O real é muito referido no momento de grande virada da obra de Freud, em
1920, com "Além do princípio do prazer". Neste momento ele concebe a pulsão de
morte, a partir da qual revê toda sua obra, como sempre o fazia toda vez que
encontrava um novo conceito. Este hábito do psicanalista austríaco tornava sua obra
ampla e densa, espraiando-se em diferentes direções.
Através deste aspecto é interessante observarmos como Freud também lidava
com seu próprio inconsciente: estamos todos mergulhados nele, e não podemos
prever onde nossos próprios passos nos levarão. Somente ao olharmos para trás, no
percurso percorrido, podemos entender melhor nossas ações. A análise funciona como
uma experiência pontual, que opera aos poucos. Ninguém desvenda seus aspectos
psicológicos de maneira generalizante. O ser humano está ligado aos aspectos mais
cotidianos de sua vida – à filosofia caberá criar visões gerais sobre a vida humana.
Nomeando, portanto, o R.S.I. lacaniano, temos o real como a falta de sentido, o
nonsense; o imaginário sendo da ordem do sentido e o simbólico como o duplo
sentido. O real e imaginário se opõem quando nos deparamos com algo
absolutamente fora do comum, que nao faz sentido. O real não entra na realidade,
não possui nome ou palavra para designá-lo.
Em seu livro "Teoria da religião", o escritor francês George Batailles (1987-1962)

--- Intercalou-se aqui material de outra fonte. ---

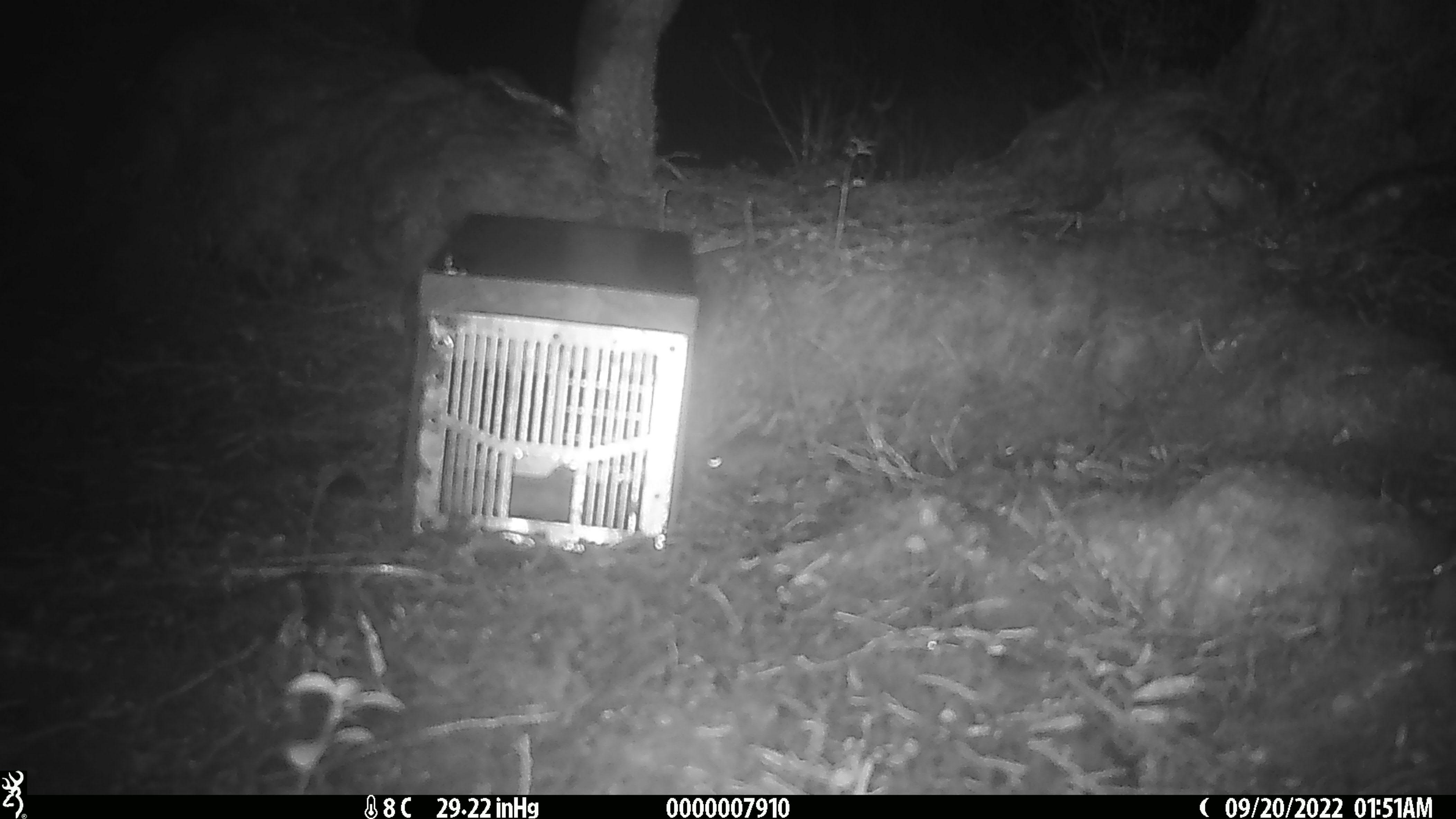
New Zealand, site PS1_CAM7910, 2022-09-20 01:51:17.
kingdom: Animalia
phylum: Chordata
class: Mammalia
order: Rodentia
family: Muridae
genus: Mus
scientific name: Mus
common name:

afirma: "O animal está no mundo como a água na água". Assim como o elemento da
vida, o animal não separa-se do ambiente. O ser humano não estabelece-se da
mesma maneira: ele separa-se do mundo no qual vive através da linguagem. Esta
funciona como um abismo paradoxal entre homem e realidade, que torna-se cada vez
mais vasto toda vez que o homem tenta transpô-lo, mas necessário toda vez que ele
tenta expressar-se.
A atividade sexual animal segue padrões regulados pela espécie. Chamamos
isso de instinto: possui um objeto determinado, seguindo ciclos repetitivos e domina o
animal. O ser falante subjuga seu instinto. Para ele Freud designa um novo termo:
pulsão, ou “Treib”.
Podemos entender este conceito como um texto inscrito no imaginário de cada
ser. No animal, inscreve-se um texto completo, totalmente preenchido; um roteiro
pronto para a vida. Já no caso do homem, este texto funcionaria como um livro cujo
capitulo principal fora arrancado, perdido e jamais conhecido. Todos que o lêem o
preenchem de uma maneira própria, diferente das versões de seus semelhantes. O
importante neste conceito é entendermos que não existe um exemplar verdadeiro: no
campo do inconsciente não existe um objeto sexual predeterminado. Para um bebê,
todo e qualquer objeto pode tornar-se fonte de excitação; de suas próprias fezes a
uma chupeta. Por isso Freud refere-se à sexualidade infantil como uma perversidade
polimorfa. O pinto espanhol Salvador Dalí retratou bem a permeação da psicanálise na
arte surrealista em seu quadro “O perverso polimorfo”.